The paper "BOUT++: a framework for parallel plasma fluid simulations" introduces BOUT++, an advanced computational tool designed for simulating fluid equations in plasma environments, specifically aimed at studying the Edge Localised Modes (ELMs) in tokamak devices. This code is constructed to run efficient, parallel plasma simulations in 3D curvilinear coordinates and is adaptable for a variety of fluid models, including both magnetised and unmagnetised plasmas. Its flexibility allows researchers to address numerous fluid dynamic problems across different geometrical configurations.

Key Features and Capabilities

BOUT++ builds upon and extends the original BOUT code, transforming it into a highly modular C++ framework. The code is distinct in its usage of finite-difference methods with fully implicit time evolution, and it incorporates third-order Weighted Essentially Non-Oscillatory (WENO) schemes for handling shocks, enhancing the numerical stability and accuracy in simulating sharp gradients and discontinuities often found in plasma dynamics.

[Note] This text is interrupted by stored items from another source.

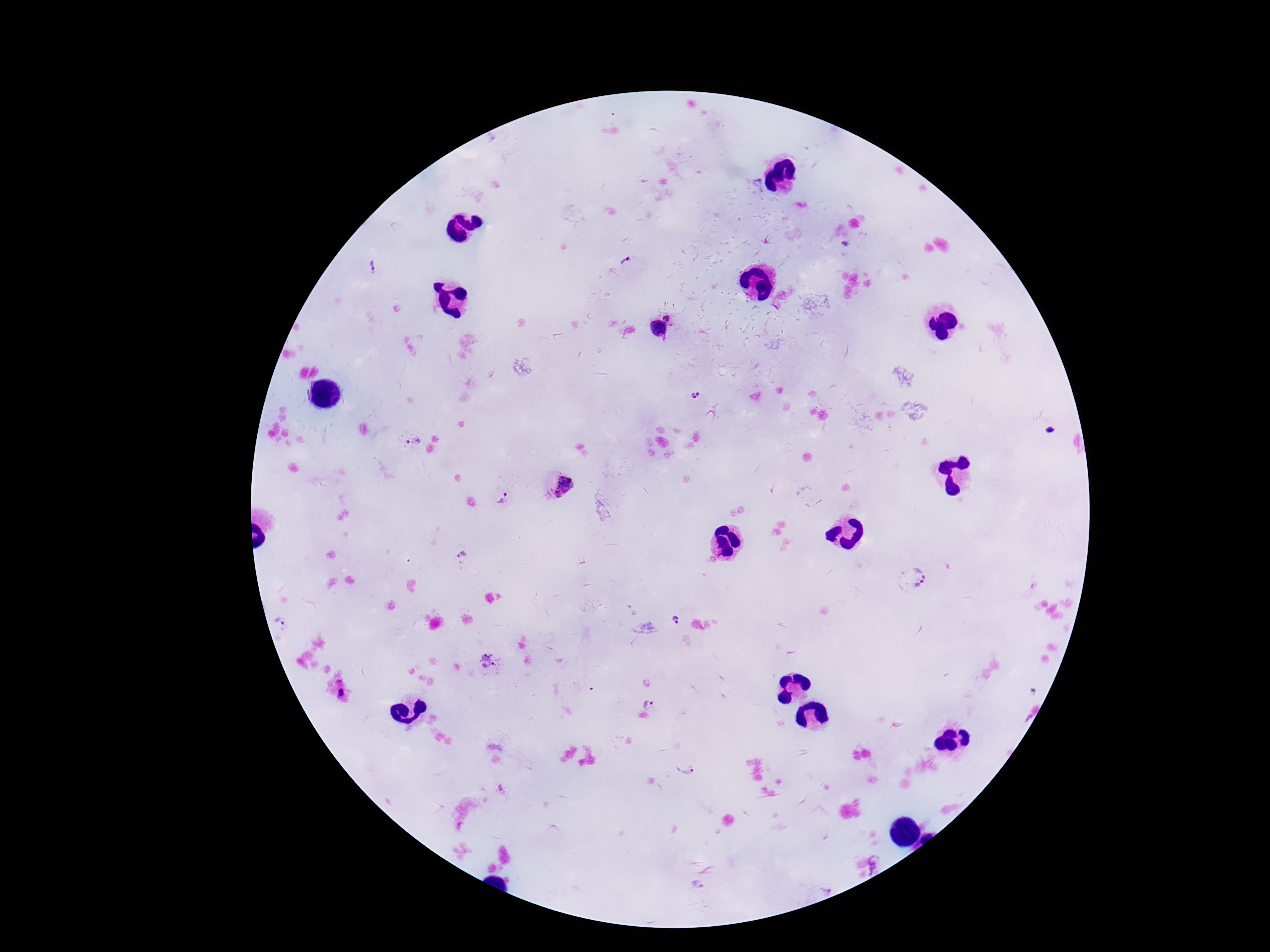

Approximate centers as {x, y} in pixels.
Plasmodium parasites: {760, 186}, {627, 262}, {372, 268}, {666, 316}, {658, 329}, {695, 395}, {413, 440}, {566, 482}, {557, 495}, {503, 500}, {464, 554}, {915, 577}, {675, 620}, {282, 624}, {489, 660}, {647, 703}, {685, 767}, {501, 788}, {697, 886}, {825, 887}.

Summary:
  - Capture: smartphone camera through the microscope eyepiece
  - Image size: 1270×952 pixels
  - Patient malaria status: positive
  - Preparation: thick blood film
  - Stain: Giemsa
  - Magnification: 100x
  - Field of view: single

The fundamental components include:

• Time Integration: Utilizes the CVODE solver for implicit integration, which is crucial for dealing with stiff systems without forfeiting time step stability.
• Parallel Processing and Scaling: BOUT++ demonstrates efficient scaling on thousands of processors, showing its potential for large-scale simulations.
• Differential Operations: A wide array of differencing schemes are available, including higher-order central and upwind differencing as well as spectral methods in the periodic dimension.
• Input/Output: Employs Portable Data Binary (PDB) format for data management, which ensures reproducibility and ease of analysis with available C, FORTRAN, and Python bindings.

Numerical Validation and Performance

The paper details several benchmark tests to evaluate the precision and robustness of BOUT++. Notably, the code accurately simulates classical problems such as the resistive drift-wave instability, interchange modes, and the Orszag-Tang vortex problem, each test demonstrating BOUT++'s capability to handle complex plasma phenomena with high numerical fidelity. These results not only validate the mathematical and physical models within BOUT++ but also underscore the framework's applicability for broader fluid dynamics contexts.

Particularly significant is the linear benchmarking of the code against the ELITE linear MHD code for ELM simulations, which demonstrates agreement in growth rates and mode structures, affirming BOUT++'s suitability for cutting-edge plasma research.

Implications and Future Directions

BOUT++ is poised to be a valuable tool in plasma physics research, particularly for those working on understanding and mitigating ELMs in fusion reactors, where such instabilities pose critical challenges for material integrity and plasma containment. The code's versatility suggests potential applications beyond plasma physics, offering a platform for other fluid dynamic simulations that require complex geometrical handling and parallel computation.

Future development of BOUT++ will likely focus on improving the modeling of the vacuum-plasma interface, expanding the types of physical phenomena that can be modeled, and optimizing the parallel computing capabilities further. The ability to scale efficiently with increasing processor numbers opens up possibilities for high-resolution simulations of turbulent plasma and non-linear regime dynamics, crucial for the advancement of futuristic fusion energy solutions.

In summary, BOUT++ presents a comprehensive framework for simulation with a primary focus on plasma edge dynamics. Its design ensures adaptability and efficiency, making it a prominent tool for researchers in computational physics and engineering domains focused on plasma and fluid dynamics.